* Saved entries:
■ ■ ■

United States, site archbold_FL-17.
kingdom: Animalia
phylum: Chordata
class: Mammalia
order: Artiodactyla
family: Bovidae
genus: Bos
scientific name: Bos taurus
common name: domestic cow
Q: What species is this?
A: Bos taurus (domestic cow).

■ ■ ■

* Exercise:
Find the line that contains "kingdom: Animalia". Copy it and every line after it to the end of the records, exactly, and nothing more.

* Your solution:
kingdom: Animalia
phylum: Chordata
class: Mammalia
order: Artiodactyla
family: Bovidae
genus: Bos
scientific name: Bos taurus
common name: domestic cow
Q: What species is this?
A: Bos taurus (domestic cow).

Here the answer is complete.